▶ _Supplied passage_:

Patent Description:
Refrigerated enclosures are used in commercial, institutional, and residential applications for storing and/or displaying refrigerated or frozen objects. Refrigerated enclosures may be maintained at temperatures above freezing (e.g., a refrigerator) or at temperatures below freezing (e.g., a freezer). Refrigerated enclosures have one or more thermally insulated doors or windows for viewing and accessing refrigerated or frozen objects within a temperature-controlled space. Doors for refrigerated enclosures include thermally insulated glass panel assemblies.

In some circumstances, features of refrigerated enclosure doors that provide improved insulation also reduce the viewable area of the door or affect the aesthetic appearance of the door. For example, opaque thermal sealing materials placed between panes of glass may block a portion of the viewing area of a door.

<CIT> relates to an insulating glazed element.

<CIT> shows a display case door assembly for a temperature-controlled storage device.

▶ _Work item A_: In the passage on refrigerated enclosures, what can block part of a door's viewing area?
▶ _Work item B_: Reproduce word for word the part of the refrigerated enclosure passage that opens with the words containing "In some circumstances, features" and closes with "temperature-controlled storage device.".
▶ _Work item C_: Continue the passage on refrigerated enclosure doors after its final sentence.

▶ _Source material_:
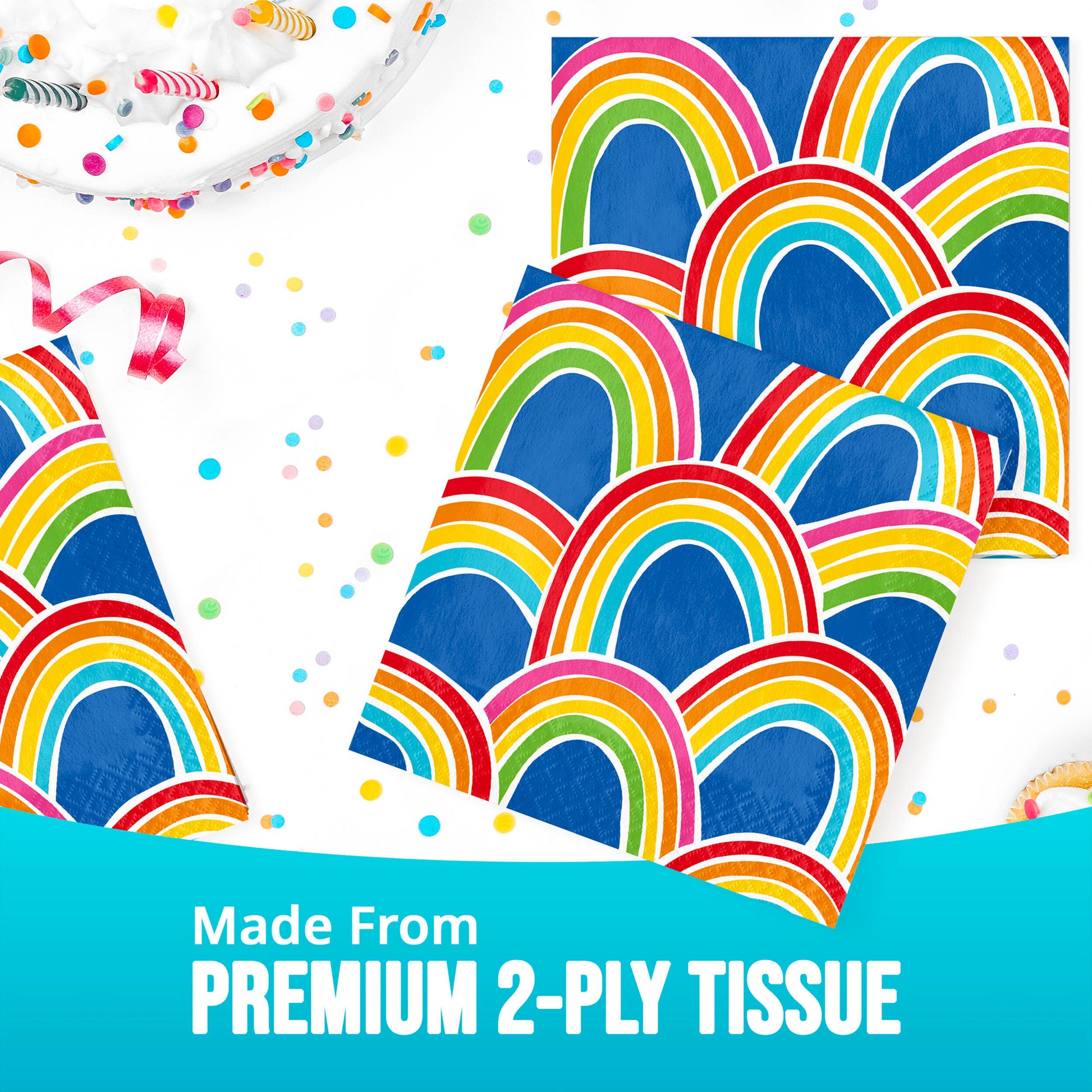 Rainbow-patterned tissue paper napkin on a white table with confetti and ribbons, labeled 'Made From Premium 2-Ply Tissue'.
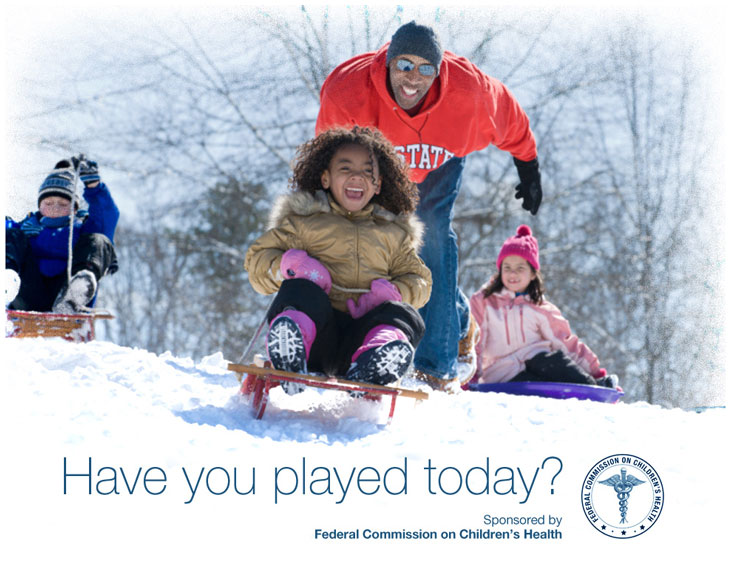 Image of an outdoor billboard public service announcement displaying a photo of adults and kids sledding, the Federal Commission on Childrens Healths logo, and the words, 'Have you played today?'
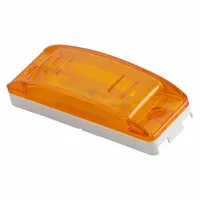 Rectangular amber clearance light with incandescent lighting and bracket mount. Features a male pin connector and SAE P2 lens code. Used on trucks, trailers, and heavy equipment for side and rear marker lighting to indicate vehicle width and height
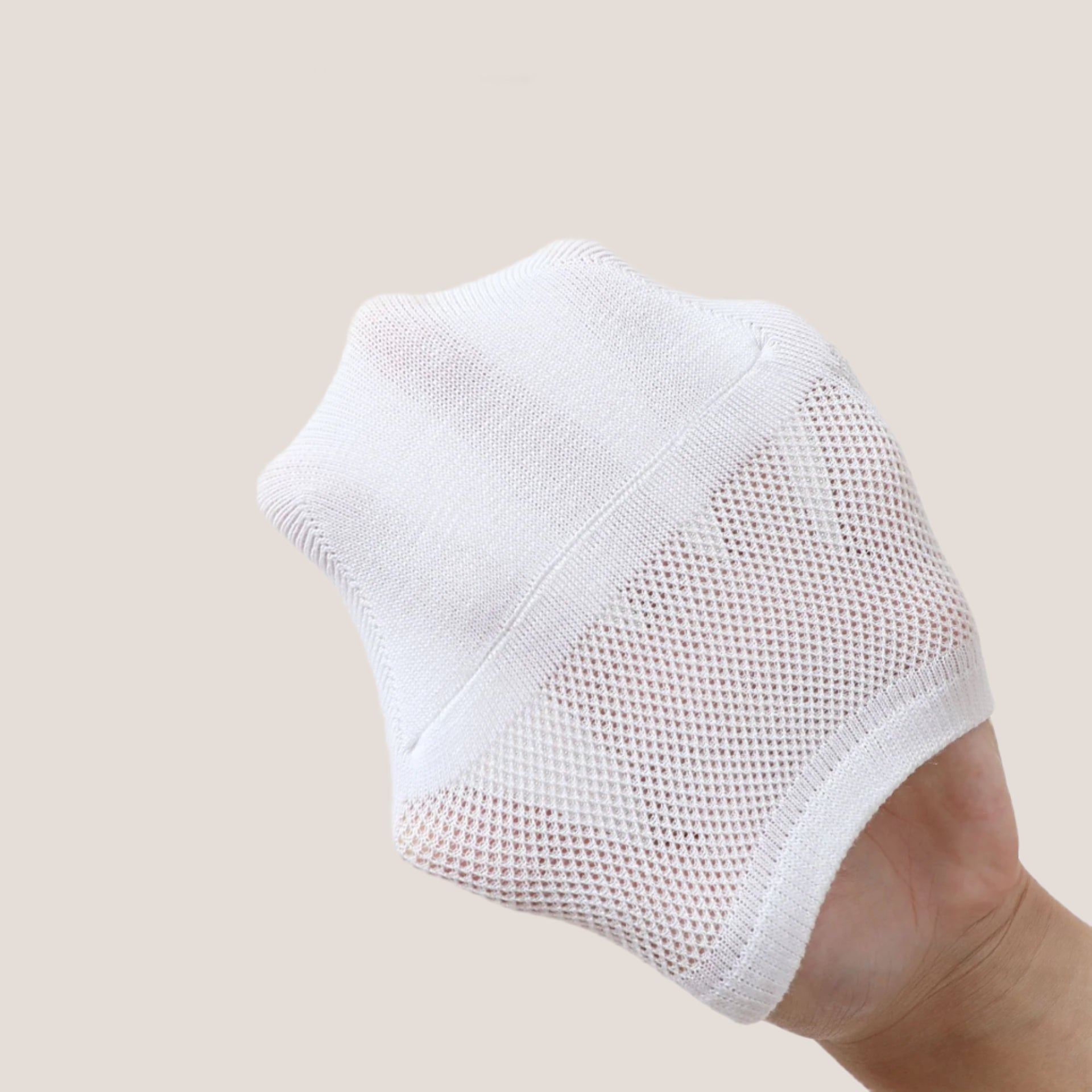 Detailed view of white no-show sock showing mesh ventilation pattern and comfort fit design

▶ _Final answer A_: Opaque thermal sealing materials placed between panes of glass.

▶ _Final answer B_:
In some circumstances, features of refrigerated enclosure doors that provide improved insulation also reduce the viewable area of the door or affect the aesthetic appearance of the door. For example, opaque thermal sealing materials placed between panes of glass may block a portion of the viewing area of a door.

<CIT> relates to an insulating glazed element.

<CIT> shows a display case door assembly for a temperature-controlled storage device.

▶ _Final answer C_:
The invention features a refrigerated display case door that includes a hinge rail, a panel assembly, and a handle. The hinge rail includes a channel portion and a hinge receiving portion. The panel assembly includes two panes of glass bounding a sealed space between the panes, and includes a first edge disposed within the channel portion of the hinge rail. The handle is secured to a surface of the panel assembly proximate a second edge of the panel assembly opposite the first edge. The sealed space is closed by a peripheral seal disposed between the panes along a periphery of the panes. The peripheral seal includes a first material extending along a first portion of the periphery and a second material extending along a second, different portion of the periphery, where the second material is more transparent to visible light than the first material. The invention is thus defined in the independent claim <NUM>.

<FIG> illustrate an exemplary display case door assembly <NUM> installed in a refrigerated display case <NUM>. The refrigerated display case <NUM> may be a refrigerator, freezer, or other enclosure defining a temperature-controlled space. For example, refrigerated display case <NUM> may be a refrigerated display case or refrigerated merchandiser in grocery stores, supermarkets, convenience stores, florist shops, and/or other commercial settings to store and display temperature-sensitive consumer goods (e.g., food products and the like). Refrigerated display case <NUM> can be used to display products that must be stored at relatively low temperatures and can include shelves, glass doors, and/or glass walls to permit viewing of the products supported by the shelves. In some implementations, refrigerated display case <NUM> is a refrigerated display unit used, for example, in warehouses, restaurants, and lounges. For example, refrigerated display case <NUM> can be a free standing unit or "built in" unit that forms a part of the building in which the refrigerated display case <NUM> is located.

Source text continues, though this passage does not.